Albuquerque Journal

Disabled son is left off wedding guest list

- Abigail Van Buren Contact Dear Abby at DearAbby.com or P.O. Box 69440, Los Angeles, CA 90069.

DEAR ABBY: I have been married to my second husband for more than 15 years. My 30+-year-old son from my first marriage, who was born disabled, lives with us. He walks and talks, but cannot be left unattended. He cannot read or write, but looks like he has no medical issues at all.

My husband and I were invited to a family wedding. However, my disabled son was not. Bride’s rule: No children allowed. I pointed out that he is older than she is.

Child care is hard to find and expensive.
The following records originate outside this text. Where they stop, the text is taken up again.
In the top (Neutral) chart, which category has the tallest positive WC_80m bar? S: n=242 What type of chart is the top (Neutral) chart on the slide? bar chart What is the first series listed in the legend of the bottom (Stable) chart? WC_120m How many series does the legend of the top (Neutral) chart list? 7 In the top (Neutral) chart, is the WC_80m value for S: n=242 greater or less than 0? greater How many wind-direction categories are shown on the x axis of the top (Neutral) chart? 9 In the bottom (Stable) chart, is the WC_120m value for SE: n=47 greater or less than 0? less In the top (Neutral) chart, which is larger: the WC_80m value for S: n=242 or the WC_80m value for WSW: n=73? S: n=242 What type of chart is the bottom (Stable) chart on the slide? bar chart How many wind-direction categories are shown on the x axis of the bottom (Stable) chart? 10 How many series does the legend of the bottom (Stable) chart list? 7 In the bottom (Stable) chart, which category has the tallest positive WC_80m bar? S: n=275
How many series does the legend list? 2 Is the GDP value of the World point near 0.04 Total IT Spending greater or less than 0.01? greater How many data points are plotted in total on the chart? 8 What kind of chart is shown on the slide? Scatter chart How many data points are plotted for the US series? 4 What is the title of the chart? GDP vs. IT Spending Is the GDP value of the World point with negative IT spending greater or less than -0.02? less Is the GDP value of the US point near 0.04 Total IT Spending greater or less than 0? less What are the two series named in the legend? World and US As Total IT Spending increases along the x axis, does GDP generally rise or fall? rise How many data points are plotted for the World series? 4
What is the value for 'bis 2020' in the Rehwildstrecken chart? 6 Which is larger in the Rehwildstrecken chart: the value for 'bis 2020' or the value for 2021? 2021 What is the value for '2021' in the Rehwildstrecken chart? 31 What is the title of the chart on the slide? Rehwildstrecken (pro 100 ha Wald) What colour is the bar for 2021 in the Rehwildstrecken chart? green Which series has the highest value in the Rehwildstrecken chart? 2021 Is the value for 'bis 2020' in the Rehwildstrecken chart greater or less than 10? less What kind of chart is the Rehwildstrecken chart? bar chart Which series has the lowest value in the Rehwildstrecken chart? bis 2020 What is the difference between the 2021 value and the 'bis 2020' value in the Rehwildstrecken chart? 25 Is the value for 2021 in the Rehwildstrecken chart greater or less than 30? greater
My husband attended alone while my son and I spent the evening with friends and had fun.

I get very sad whenever family events come around and she is there. Life is different when you have a family with special needs. — HURT IN THE EAST

DEAR HURT: I agree, life is different for families in which someone has special needs. If you haven’t already, I think you have the right to express your feelings to the bride. It would be better than silently nursing a grudge and fuming when you see her.

While it would have been nice if she had included your son in the invitation, she was within her rights to invite — or exclude — anyone if she had concerns. Because your husband was able to represent the family while you and your son had fun elsewhere, from my perspectiv­e, everything turned out well.

DEAR ABBY: My boyfriend never gets off his phone. The first thing he does in the morning is wake up and grab his phone. He was off one day last week and — I’m not exaggerati­ng — he didn’t put it down for 13 hours.

He plays this one particular game, and it’s all he does. It’s affecting our relationsh­ip, but if I say anything about it, he laughs, gets mad or ignores me. — WOMAN VS. PHONE IN OHIO

DEAR WOMAN: Was your boyfriend always like this? If the answer is no, he may have become addicted to gaming, which, as of 2020, had become a multibilli­on-dollar industry. According to The Addiction Center, the “average” gamer spends six hours a week glued to his or her cellphone. That your boyfriend went on a 13-hour binge is cause for alarm. One sign of addiction is when it interferes with daily life or relationsh­ips. That he blows you off when you try to discuss it tells me he is deep in denial.

There is treatment for gaming addiction, but only if the addict is willing to admit there’s a problem. Treatment may involve private counseling or inpatient care. However, if this is unaffordab­le, On-Line Gamers Anonymous (olganon. org) may be a helpful alternativ­e. It is a 12-step program based on the principles of AA. If you go online, you will find there is a fellowship of friends and family members of gaming addicts. If you intend to continue this romance, get out of the house when he binges and do something YOU enjoy.